▸ **Stated goal**: Print the range of lines that opens with the line containing "Considering the depicted scene, of" and closes with the last line of the listing. Include both ends; print nothing more.

▸ **Raw data**:
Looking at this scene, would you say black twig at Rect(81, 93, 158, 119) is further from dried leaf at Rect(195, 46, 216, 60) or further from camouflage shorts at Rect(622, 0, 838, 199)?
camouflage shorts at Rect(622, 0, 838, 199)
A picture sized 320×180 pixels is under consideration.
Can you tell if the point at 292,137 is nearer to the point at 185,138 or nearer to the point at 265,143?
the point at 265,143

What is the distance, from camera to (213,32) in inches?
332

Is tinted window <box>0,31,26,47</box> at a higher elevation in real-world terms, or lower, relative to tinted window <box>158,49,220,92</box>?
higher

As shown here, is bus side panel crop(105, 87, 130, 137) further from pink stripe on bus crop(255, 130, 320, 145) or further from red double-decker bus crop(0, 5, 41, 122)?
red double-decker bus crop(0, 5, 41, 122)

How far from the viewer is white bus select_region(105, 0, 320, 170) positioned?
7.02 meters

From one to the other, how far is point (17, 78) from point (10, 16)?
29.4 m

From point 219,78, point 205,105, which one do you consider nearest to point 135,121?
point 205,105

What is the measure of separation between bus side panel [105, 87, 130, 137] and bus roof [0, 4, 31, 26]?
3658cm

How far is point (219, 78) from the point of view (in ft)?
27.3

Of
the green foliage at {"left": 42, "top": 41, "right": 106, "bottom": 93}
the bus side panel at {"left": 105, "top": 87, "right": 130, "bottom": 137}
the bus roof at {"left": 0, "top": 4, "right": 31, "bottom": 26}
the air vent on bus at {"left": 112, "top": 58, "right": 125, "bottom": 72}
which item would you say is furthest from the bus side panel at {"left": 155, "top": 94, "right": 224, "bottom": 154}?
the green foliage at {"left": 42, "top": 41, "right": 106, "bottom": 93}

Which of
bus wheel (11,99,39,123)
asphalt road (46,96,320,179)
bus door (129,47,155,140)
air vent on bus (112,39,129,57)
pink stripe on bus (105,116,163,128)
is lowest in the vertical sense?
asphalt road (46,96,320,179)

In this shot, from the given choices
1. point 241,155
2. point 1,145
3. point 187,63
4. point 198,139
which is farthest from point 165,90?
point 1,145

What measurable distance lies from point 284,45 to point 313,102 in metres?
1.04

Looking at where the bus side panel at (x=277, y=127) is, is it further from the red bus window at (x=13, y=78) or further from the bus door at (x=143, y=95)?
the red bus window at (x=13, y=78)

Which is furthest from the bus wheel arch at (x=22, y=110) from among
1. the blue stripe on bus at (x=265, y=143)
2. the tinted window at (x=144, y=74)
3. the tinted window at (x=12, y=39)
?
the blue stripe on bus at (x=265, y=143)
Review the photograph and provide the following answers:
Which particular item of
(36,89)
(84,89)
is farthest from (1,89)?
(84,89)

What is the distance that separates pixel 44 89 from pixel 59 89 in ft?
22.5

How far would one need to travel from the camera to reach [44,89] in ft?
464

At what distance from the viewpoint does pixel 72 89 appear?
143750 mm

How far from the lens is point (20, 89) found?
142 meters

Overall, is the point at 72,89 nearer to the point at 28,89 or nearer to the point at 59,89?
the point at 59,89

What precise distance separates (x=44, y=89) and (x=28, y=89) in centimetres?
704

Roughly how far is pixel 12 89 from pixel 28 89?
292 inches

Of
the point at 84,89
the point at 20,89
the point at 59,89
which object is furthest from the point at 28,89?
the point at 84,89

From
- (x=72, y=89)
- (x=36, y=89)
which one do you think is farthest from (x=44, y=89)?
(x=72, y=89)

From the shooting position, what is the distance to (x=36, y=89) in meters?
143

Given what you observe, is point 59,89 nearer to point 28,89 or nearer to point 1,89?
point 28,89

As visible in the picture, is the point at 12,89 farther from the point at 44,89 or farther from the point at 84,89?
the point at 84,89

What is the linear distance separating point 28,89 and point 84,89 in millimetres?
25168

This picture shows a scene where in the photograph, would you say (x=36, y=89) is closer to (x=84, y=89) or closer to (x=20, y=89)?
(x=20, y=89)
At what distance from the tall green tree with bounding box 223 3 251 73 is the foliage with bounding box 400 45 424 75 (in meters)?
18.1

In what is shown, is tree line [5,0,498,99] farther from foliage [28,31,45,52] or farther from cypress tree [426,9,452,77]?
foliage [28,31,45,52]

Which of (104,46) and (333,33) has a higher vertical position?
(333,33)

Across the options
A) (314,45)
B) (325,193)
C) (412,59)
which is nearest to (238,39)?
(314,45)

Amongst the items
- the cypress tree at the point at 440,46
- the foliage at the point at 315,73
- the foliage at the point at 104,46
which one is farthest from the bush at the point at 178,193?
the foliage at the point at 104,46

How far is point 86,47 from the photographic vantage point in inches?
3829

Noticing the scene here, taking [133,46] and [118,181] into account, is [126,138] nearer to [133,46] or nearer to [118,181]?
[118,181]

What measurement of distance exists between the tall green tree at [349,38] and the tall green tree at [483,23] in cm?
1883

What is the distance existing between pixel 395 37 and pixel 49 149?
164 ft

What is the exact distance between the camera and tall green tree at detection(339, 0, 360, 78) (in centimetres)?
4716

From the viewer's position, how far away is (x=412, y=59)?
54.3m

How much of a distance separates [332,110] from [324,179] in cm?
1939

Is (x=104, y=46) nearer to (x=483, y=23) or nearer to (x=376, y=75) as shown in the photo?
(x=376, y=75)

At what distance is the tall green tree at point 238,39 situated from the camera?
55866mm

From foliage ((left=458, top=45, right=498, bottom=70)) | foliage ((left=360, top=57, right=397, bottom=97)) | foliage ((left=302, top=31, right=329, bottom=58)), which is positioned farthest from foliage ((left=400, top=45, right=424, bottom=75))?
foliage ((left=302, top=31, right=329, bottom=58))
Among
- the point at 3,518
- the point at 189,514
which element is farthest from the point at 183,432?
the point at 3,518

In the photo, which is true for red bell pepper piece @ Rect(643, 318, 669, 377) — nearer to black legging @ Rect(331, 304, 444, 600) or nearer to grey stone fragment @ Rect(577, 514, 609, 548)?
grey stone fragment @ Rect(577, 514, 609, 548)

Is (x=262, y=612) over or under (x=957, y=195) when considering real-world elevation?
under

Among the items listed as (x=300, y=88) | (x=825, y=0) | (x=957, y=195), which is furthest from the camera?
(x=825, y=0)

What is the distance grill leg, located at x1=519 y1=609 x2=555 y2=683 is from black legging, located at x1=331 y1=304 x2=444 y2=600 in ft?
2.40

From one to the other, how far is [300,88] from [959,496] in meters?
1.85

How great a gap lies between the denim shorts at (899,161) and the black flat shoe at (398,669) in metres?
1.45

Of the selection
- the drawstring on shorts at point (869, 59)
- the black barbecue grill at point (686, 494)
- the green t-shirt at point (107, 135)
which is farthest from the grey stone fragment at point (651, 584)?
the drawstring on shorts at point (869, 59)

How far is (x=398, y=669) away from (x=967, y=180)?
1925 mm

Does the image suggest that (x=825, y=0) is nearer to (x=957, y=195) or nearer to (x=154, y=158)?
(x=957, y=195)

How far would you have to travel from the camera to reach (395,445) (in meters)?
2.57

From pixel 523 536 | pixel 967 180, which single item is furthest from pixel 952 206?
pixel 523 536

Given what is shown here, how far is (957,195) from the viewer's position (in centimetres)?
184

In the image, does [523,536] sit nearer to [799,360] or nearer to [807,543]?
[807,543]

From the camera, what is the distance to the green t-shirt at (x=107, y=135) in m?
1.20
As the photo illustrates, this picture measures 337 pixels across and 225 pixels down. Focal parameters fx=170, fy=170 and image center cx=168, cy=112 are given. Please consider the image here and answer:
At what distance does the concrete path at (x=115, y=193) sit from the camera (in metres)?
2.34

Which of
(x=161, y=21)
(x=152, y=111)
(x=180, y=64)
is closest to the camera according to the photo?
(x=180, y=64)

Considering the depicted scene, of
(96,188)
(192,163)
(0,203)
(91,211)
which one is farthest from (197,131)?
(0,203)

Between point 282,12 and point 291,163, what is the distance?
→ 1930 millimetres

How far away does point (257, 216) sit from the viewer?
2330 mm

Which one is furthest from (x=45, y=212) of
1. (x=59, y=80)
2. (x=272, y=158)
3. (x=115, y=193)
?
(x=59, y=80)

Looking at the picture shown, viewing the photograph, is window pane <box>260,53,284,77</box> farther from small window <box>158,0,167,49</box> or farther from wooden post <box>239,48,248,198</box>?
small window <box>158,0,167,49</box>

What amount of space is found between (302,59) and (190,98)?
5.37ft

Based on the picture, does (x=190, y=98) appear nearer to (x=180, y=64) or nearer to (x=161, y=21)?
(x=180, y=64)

▸ **Answer**:
Considering the depicted scene, of
(96,188)
(192,163)
(0,203)
(91,211)
which one is farthest from (197,131)?
(0,203)

Between point 282,12 and point 291,163, what is the distance?
→ 1930 millimetres

How far away does point (257, 216) sit from the viewer?
2330 mm

Which one is furthest from (x=45, y=212) of
1. (x=59, y=80)
2. (x=272, y=158)
3. (x=115, y=193)
?
(x=59, y=80)

Looking at the picture shown, viewing the photograph, is window pane <box>260,53,284,77</box> farther from small window <box>158,0,167,49</box> or farther from wooden post <box>239,48,248,198</box>?
small window <box>158,0,167,49</box>

What amount of space is found between (302,59) and (190,98)?
5.37ft

Based on the picture, does (x=190, y=98) appear nearer to (x=180, y=64) or nearer to (x=161, y=21)?
(x=180, y=64)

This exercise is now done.